It’s official — “Song of the Middle Manager” has launched!

Today is the official launch date of “Song of the Middle Manager,” my third book of poetry. It’s now available online at BookPeople, Amazon, Barnes and Noble, Walmart, Ingram, Grayson Books, and elsewhere. Search for “Song of the Middle Manager.” I don’t have any spare copies myself, but if you’d like a signed copy, just purchase the book and mail it with a return address to me at 2707 Harleyhill, Austin, TX, 78745. I’ll sign it and mail the copy back to you. I’ll cover the return postage since this is all in the name of friends, family, community, and the cause of poetry. Thanks everyone for your support.
Front Cover final

“Song of the Middle Manager” wins Grayson Books Award

Grayson logo

I’m happy to announce that my third book of poetry, “Song of the Middle Manager,” has won the 2021 Grayson Books Award.

This year’s judge, Rosemerry Wahtola Trommer, describes her response to the book: “How in the world of balance sheets, mergers, and slick brochures, does our humanity grow and blossom? I didn’t expect I would fall in love with a book that draws on initial public offerings and cubicles and framed achievements for inspiration. In fact, I wanted to dislike it. But again and again, these poems of sacrifice and salvation pulled me in with their “stubborn harmony,” their tendernesses, their conversations with god, their compassion, their ability to find how ‘this mortal beauty will save the world.’ Song of the Middle Manager is disturbing and utterly beautiful.”

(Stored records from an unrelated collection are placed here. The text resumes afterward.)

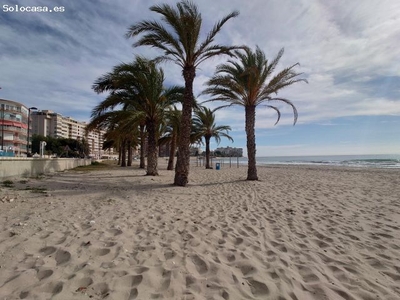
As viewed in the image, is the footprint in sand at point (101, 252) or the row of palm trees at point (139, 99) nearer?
the footprint in sand at point (101, 252)

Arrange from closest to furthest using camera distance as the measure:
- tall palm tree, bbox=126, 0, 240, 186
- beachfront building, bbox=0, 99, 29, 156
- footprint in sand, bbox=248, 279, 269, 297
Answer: footprint in sand, bbox=248, 279, 269, 297 < tall palm tree, bbox=126, 0, 240, 186 < beachfront building, bbox=0, 99, 29, 156

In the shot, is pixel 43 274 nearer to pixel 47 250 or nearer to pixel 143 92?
pixel 47 250

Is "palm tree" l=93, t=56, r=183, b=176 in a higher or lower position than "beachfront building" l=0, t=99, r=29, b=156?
lower

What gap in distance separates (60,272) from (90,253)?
0.53m

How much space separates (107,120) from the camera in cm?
1535

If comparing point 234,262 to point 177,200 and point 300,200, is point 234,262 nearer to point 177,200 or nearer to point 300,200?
point 177,200

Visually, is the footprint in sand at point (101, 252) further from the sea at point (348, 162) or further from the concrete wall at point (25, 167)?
the sea at point (348, 162)

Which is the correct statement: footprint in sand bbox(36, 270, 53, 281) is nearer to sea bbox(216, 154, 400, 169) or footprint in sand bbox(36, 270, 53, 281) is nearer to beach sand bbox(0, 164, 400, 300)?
beach sand bbox(0, 164, 400, 300)

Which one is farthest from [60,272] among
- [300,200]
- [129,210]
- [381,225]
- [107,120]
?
[107,120]

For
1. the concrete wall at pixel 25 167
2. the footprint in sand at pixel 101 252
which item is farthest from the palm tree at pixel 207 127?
the footprint in sand at pixel 101 252

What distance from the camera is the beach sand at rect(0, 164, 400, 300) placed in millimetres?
2523

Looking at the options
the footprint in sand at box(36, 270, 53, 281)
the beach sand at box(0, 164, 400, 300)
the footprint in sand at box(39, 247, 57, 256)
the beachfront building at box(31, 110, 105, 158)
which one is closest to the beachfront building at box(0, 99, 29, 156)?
the beachfront building at box(31, 110, 105, 158)

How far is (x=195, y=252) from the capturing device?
3.38 m

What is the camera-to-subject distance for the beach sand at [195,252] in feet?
8.28
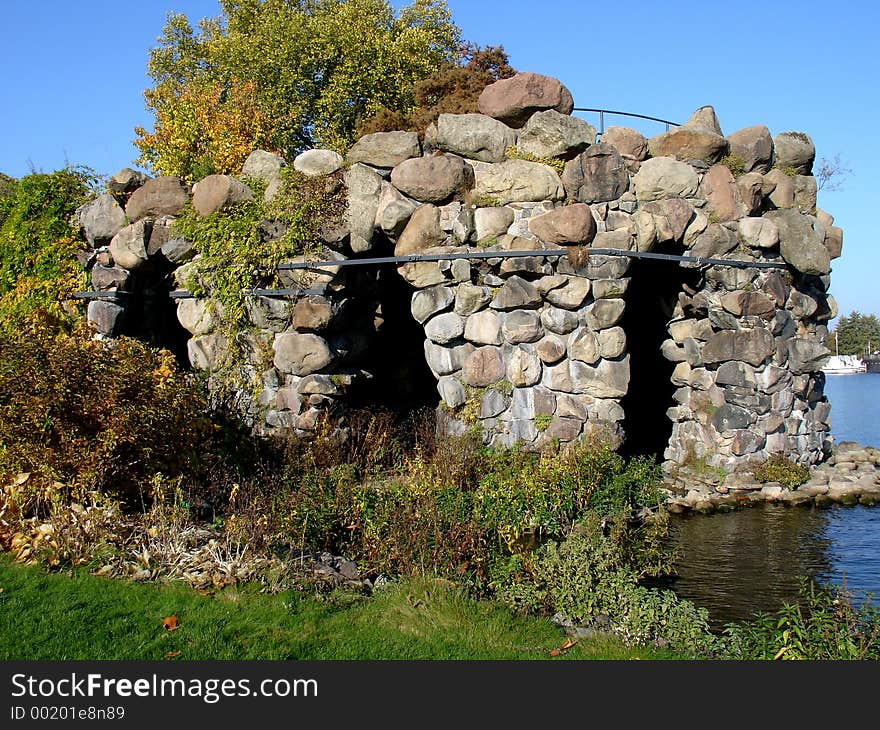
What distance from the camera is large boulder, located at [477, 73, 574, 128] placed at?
1000 cm

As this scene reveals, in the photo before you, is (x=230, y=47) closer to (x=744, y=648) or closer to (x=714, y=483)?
(x=714, y=483)

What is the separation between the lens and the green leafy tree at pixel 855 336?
7866 centimetres

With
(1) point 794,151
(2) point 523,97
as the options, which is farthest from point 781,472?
(2) point 523,97

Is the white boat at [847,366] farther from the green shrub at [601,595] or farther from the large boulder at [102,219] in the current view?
the green shrub at [601,595]

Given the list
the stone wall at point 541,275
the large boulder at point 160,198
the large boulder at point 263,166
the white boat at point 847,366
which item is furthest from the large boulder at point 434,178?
the white boat at point 847,366

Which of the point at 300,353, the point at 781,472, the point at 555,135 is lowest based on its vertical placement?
the point at 781,472

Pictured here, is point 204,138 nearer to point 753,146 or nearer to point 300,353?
point 300,353

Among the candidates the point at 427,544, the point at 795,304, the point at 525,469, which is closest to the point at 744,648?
the point at 427,544

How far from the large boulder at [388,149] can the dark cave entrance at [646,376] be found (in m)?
4.30

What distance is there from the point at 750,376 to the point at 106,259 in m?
8.82

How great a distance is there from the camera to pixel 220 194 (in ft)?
34.9

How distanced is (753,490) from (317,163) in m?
7.04

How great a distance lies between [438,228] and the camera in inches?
394

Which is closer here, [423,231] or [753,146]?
[423,231]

“Song of the Middle Manager” will be published and available in early 2022.

The publisher adds this note: “If you would like to pre-order the winning poetry book, send your name, address, and a check made out to Grayson Books to PO Box 270549, West Hartford, CT 06127. The price is $15.95 per copy. You may omit shipping and handling fees if we receive your order by December 1.”

A City is the People You Know There

A City is Swing Set

As a last-of-the-year post, here’s one of my poems now appearing in the Valparaiso Fall/Winter 2020-2021 (Vol. XXII, No. 1) issue of Valparaiso Poetry Review. VPR is one of the nation’s longest running online poetry journals.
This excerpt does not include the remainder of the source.